“It’s not an organisation that wants to stand still” – D&AD’s new CEO Patrick Burgoyne

The former editor of Creative Review will replace current CEO Tim Lindsay in December, and has plans to continue the organisation’s mission in diversity.

Patrick Burgoyne

Design and Art Direction (D&AD) has announced the appointment of Patrick Burgoyne as the charity’s new CEO, replacing current head Tim Lindsay. The news follows the recent announcement of Kate Stanners as D&AD’s new president.

Burgoyne became a trustee for D&AD at the beginning of the year, after a 20-year career as the editor of Creative Review. There he oversaw numerous changes to the publication, including switching the publication from monthly to bi-monthly, and the implementation of a successful subscription service.

“The core of D&AD”

At the head of D&AD, Burgoyne intends to continue the organisation’s mission towards a fairer and more diverse industry. “It’s a really exciting time to be joining, because D&AD is in a really good place,” he says, reflecting on the organisation as he will inherit it. “It’s not an organisation that in any way wants to stand still.”

Since the beginning of the year D&AD has been conducting a strategic review of its operations, the following up of which will be a big part of his new role, Burgoyne says. “We absolutely must help the design community, because that’s the core of what D&AD is,” he adds.

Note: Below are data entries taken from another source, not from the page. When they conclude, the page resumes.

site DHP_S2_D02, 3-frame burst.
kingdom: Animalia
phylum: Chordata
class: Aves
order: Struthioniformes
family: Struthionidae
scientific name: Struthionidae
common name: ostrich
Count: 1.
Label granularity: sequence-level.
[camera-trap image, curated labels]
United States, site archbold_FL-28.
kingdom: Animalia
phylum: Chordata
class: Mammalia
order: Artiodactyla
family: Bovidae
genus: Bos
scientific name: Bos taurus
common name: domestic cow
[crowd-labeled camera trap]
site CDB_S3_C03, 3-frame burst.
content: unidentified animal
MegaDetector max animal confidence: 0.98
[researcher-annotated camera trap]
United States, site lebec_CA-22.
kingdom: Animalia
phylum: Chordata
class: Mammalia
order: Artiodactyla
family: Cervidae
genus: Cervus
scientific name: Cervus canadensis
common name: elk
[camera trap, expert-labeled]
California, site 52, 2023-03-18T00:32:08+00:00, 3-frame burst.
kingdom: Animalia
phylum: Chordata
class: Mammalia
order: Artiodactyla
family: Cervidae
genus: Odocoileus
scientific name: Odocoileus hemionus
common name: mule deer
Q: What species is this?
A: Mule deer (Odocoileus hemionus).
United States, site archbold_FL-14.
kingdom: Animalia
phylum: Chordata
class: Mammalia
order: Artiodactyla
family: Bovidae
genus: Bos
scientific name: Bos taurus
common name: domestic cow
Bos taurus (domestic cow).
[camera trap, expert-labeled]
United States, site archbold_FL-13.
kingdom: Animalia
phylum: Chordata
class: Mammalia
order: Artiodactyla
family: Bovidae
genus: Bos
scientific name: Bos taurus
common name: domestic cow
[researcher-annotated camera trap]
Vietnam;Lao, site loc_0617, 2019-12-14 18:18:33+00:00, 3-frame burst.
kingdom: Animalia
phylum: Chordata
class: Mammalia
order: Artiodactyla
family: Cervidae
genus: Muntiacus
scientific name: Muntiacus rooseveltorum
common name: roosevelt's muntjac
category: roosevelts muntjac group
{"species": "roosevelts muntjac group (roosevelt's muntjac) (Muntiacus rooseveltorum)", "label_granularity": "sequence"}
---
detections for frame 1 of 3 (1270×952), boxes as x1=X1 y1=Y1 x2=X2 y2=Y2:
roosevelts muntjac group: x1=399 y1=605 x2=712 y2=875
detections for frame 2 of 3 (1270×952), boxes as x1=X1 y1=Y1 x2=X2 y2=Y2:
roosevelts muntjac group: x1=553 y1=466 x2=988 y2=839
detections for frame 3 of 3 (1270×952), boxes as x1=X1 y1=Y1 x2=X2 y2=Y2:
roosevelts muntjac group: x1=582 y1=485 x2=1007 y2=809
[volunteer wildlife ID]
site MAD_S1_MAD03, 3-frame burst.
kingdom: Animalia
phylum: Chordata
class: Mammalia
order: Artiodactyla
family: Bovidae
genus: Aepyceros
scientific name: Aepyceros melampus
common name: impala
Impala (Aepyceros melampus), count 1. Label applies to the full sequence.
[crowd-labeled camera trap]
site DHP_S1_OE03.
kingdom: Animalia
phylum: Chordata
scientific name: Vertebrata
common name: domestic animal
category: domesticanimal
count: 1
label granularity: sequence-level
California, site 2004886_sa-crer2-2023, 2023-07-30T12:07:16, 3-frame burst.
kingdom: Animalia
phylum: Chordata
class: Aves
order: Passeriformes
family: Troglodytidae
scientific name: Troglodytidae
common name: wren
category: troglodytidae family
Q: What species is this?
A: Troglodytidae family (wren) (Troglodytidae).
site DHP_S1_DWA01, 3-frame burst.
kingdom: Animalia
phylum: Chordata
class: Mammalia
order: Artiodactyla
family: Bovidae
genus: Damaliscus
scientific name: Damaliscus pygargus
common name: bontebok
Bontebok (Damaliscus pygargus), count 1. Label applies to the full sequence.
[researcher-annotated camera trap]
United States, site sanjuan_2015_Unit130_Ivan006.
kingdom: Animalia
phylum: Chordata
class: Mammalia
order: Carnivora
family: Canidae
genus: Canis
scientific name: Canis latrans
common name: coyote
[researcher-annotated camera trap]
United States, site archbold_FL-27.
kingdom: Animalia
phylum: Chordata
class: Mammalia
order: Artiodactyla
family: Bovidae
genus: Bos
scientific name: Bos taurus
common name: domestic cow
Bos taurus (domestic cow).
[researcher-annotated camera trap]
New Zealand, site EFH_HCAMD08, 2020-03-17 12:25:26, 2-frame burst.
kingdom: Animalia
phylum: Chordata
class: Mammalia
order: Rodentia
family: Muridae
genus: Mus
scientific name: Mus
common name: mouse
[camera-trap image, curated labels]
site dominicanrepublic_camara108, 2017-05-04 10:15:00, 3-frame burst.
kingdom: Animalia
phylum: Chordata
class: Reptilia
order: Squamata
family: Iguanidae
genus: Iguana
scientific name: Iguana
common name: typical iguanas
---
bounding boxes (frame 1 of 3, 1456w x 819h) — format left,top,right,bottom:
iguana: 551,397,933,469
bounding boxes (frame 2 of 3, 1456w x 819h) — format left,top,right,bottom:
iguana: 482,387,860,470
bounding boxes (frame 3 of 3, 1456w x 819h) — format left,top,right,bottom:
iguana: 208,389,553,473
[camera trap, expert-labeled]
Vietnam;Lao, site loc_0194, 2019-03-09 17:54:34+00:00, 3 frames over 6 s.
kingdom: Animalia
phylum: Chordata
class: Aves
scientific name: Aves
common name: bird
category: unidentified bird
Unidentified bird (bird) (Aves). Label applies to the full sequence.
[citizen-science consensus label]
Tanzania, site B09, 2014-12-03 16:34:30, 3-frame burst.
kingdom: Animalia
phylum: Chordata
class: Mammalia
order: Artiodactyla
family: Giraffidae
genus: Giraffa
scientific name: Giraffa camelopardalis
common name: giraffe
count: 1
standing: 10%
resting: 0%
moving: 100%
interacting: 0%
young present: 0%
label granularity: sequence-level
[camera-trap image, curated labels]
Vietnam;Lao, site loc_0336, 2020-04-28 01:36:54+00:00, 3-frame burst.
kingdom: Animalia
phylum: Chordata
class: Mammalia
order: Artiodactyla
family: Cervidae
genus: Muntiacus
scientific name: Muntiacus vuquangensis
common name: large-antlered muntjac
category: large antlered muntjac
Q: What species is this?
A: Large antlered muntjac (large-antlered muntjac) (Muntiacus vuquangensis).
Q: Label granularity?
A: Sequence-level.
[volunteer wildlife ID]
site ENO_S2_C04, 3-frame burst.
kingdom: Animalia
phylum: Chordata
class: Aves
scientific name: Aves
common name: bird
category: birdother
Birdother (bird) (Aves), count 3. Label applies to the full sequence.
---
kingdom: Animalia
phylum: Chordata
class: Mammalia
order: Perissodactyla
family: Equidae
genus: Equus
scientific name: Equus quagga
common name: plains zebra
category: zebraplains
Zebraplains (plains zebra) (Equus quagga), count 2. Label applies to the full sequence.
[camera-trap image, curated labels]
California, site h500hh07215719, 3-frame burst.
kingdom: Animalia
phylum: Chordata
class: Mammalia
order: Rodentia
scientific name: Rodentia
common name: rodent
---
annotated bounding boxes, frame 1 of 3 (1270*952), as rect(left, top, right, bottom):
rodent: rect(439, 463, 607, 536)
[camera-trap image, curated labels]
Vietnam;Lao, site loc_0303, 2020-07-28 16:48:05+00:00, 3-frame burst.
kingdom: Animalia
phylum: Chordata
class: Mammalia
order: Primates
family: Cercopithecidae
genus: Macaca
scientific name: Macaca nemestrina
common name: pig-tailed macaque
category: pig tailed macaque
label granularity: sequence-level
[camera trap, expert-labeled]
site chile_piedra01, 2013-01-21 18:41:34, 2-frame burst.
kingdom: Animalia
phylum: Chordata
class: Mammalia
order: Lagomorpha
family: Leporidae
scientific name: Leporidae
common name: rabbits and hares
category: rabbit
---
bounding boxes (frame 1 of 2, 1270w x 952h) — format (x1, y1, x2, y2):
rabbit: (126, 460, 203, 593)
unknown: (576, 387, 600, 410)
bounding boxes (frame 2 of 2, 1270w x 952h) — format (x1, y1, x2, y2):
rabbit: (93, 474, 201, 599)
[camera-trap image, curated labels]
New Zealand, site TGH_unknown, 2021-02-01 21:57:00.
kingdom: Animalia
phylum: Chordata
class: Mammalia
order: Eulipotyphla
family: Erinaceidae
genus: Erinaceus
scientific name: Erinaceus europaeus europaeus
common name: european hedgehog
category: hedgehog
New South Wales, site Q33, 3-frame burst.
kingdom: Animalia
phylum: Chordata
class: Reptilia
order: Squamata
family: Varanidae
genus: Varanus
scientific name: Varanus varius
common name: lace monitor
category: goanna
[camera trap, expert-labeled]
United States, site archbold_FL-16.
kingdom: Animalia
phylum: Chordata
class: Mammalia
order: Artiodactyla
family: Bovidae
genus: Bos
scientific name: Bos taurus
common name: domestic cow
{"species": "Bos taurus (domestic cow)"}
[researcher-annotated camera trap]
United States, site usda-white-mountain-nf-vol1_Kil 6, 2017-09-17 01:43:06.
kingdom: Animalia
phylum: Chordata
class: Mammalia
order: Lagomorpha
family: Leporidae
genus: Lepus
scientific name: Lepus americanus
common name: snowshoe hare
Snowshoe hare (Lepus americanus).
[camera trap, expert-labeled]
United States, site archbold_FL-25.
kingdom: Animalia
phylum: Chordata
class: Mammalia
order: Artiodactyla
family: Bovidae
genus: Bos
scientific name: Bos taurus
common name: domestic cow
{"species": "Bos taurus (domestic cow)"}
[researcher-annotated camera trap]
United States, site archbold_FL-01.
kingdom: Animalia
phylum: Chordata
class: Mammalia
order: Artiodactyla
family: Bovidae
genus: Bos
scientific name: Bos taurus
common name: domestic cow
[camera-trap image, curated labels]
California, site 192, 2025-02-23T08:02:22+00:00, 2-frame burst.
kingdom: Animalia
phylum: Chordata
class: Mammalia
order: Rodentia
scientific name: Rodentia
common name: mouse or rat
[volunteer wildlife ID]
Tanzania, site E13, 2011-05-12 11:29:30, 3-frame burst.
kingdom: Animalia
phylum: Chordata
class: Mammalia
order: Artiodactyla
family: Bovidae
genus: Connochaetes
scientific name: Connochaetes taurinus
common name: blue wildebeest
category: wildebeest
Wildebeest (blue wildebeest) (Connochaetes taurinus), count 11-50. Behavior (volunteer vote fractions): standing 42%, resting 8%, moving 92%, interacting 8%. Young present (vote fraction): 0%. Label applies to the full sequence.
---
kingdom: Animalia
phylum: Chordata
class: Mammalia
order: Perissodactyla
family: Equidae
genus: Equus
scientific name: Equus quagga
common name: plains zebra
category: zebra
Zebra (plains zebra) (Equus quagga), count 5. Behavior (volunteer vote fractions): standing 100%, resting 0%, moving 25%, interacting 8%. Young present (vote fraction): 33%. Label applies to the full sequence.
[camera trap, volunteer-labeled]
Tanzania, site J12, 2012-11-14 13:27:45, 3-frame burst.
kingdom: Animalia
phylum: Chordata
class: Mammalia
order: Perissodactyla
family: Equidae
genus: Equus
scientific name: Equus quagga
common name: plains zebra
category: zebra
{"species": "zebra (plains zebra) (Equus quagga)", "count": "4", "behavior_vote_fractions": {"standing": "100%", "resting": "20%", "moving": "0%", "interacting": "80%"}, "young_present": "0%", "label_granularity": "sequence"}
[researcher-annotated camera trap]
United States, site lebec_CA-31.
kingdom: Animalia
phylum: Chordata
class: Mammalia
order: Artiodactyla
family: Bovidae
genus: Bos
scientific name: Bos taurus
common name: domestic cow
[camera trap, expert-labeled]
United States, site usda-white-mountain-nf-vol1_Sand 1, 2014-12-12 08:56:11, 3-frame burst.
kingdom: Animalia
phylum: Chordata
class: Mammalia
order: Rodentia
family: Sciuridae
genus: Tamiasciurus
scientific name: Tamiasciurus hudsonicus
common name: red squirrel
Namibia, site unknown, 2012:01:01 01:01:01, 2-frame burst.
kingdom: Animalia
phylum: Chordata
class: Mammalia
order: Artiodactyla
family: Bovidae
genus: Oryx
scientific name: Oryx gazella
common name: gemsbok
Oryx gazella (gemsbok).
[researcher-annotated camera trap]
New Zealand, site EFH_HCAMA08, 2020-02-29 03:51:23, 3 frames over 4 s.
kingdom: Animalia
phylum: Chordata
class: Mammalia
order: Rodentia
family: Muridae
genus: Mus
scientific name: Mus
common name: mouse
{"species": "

Opening dialogues with the industry at all levels is a top priority. “What we know the design community likes is more opportunities to meet and hear from their peers in the industry,” he says.

“Filling the gap”

Part of Burgoyne’s work will be in the continued support for D&AD’s education programmes, particularly for its youth course Shift. The course is operated as a night school for young people who haven’t pursued a career in design at university.

“There’s a huge community of young people who are absolutely creative and have huge potential, and for one reason or another don’t see a way to make a living out of their skills and talent,” says Burgoyne. “And it’s a core part of what D&AD are here to do – give those people a way into the creative industries. [Shift] is a fantastic programme that really fills a gap and not enough people know about it, so I really want to bang the drum on that.”

Beyond this, Burgoyne says he is keen to continue support for developing areas in design. “The work has already started on this, but we want to be looking at where the really exciting work is, the work that is really impacting people’s lives.” He points to a sharper focus being placed on digital product and service design and the growing number of inhouse company designers.

“A constant partner”

All of these projects will be approached with the lessons and experience Burgoyne brings from his previous roles. “Coming from my background [at Creative Review], I see the value in continual engagement and making D&AD a constant presence in people’s lives,” he says.

According to Burgoyne, the organisation’s engagement with emerging designers, and those well established in their career is high, but that those in the middle can sometimes “drop off”. A constant presence is therefore designed to fix this.

He says: “The idea is to be this constant partner throughout your career whatever stage you’re at, we will be there to support you and help you on your journey.”